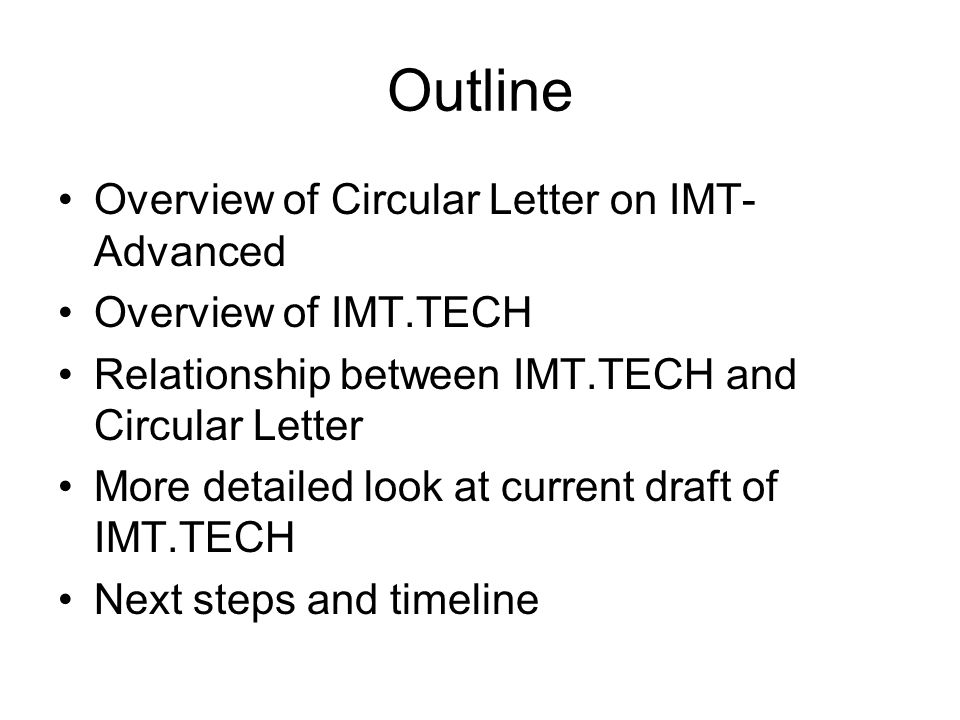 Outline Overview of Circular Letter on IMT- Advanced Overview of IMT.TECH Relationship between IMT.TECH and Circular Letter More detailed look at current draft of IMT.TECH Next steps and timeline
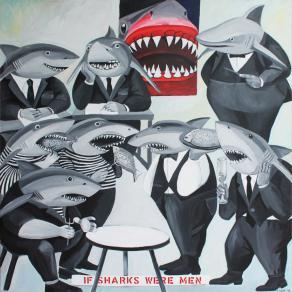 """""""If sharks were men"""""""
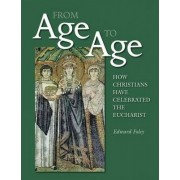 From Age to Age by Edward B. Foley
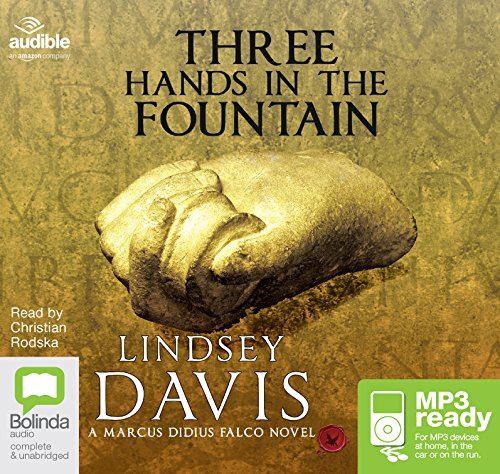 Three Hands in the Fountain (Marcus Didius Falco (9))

+ + +

> [About this task]:
Repeat the material above verbatim, with no pictures in the output.

> [Output below]:
 Outline Overview of Circular Letter on IMT- Advanced Overview of IMT.TECH Relationship between IMT.TECH and Circular Letter More detailed look at current draft of IMT.TECH Next steps and timeline
 """""""If sharks were men"""""""
 From Age to Age by Edward B. Foley
 Three Hands in the Fountain (Marcus Didius Falco (9))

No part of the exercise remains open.